_Exercise prompt_: Reproduce every item below verbatim, preserving each line without alteration.

_Data to process_:
"""

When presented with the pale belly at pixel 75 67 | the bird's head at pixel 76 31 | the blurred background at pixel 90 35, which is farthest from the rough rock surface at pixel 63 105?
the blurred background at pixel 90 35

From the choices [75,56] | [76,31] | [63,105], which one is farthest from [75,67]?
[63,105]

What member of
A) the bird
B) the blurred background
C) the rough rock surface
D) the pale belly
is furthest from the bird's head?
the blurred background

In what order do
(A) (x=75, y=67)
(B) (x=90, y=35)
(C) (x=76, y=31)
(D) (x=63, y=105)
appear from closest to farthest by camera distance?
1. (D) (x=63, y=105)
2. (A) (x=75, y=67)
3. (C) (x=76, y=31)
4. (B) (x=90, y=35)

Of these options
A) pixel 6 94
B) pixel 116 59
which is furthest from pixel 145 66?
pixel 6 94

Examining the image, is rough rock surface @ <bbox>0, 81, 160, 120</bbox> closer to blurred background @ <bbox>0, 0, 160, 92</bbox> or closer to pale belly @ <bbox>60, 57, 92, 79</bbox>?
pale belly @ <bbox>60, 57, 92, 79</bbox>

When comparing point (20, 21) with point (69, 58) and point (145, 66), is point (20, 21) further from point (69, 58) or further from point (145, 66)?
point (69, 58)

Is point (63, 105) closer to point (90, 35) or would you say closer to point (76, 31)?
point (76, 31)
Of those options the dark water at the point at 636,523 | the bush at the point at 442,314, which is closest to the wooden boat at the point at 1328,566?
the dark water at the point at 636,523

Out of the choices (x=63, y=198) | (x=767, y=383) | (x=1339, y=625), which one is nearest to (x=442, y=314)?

"""

_Exercise answer_:
When presented with the pale belly at pixel 75 67 | the bird's head at pixel 76 31 | the blurred background at pixel 90 35, which is farthest from the rough rock surface at pixel 63 105?
the blurred background at pixel 90 35

From the choices [75,56] | [76,31] | [63,105], which one is farthest from [75,67]?
[63,105]

What member of
A) the bird
B) the blurred background
C) the rough rock surface
D) the pale belly
is furthest from the bird's head?
the blurred background

In what order do
(A) (x=75, y=67)
(B) (x=90, y=35)
(C) (x=76, y=31)
(D) (x=63, y=105)
appear from closest to farthest by camera distance?
1. (D) (x=63, y=105)
2. (A) (x=75, y=67)
3. (C) (x=76, y=31)
4. (B) (x=90, y=35)

Of these options
A) pixel 6 94
B) pixel 116 59
which is furthest from pixel 145 66?
pixel 6 94

Examining the image, is rough rock surface @ <bbox>0, 81, 160, 120</bbox> closer to blurred background @ <bbox>0, 0, 160, 92</bbox> or closer to pale belly @ <bbox>60, 57, 92, 79</bbox>?
pale belly @ <bbox>60, 57, 92, 79</bbox>

When comparing point (20, 21) with point (69, 58) and point (145, 66), is point (20, 21) further from point (69, 58) or further from point (145, 66)?
point (69, 58)

Is point (63, 105) closer to point (90, 35) or would you say closer to point (76, 31)?
point (76, 31)
Of those options the dark water at the point at 636,523 | the bush at the point at 442,314, which is closest to the wooden boat at the point at 1328,566?
the dark water at the point at 636,523

Out of the choices (x=63, y=198) | (x=767, y=383) | (x=1339, y=625), which one is nearest to (x=442, y=314)?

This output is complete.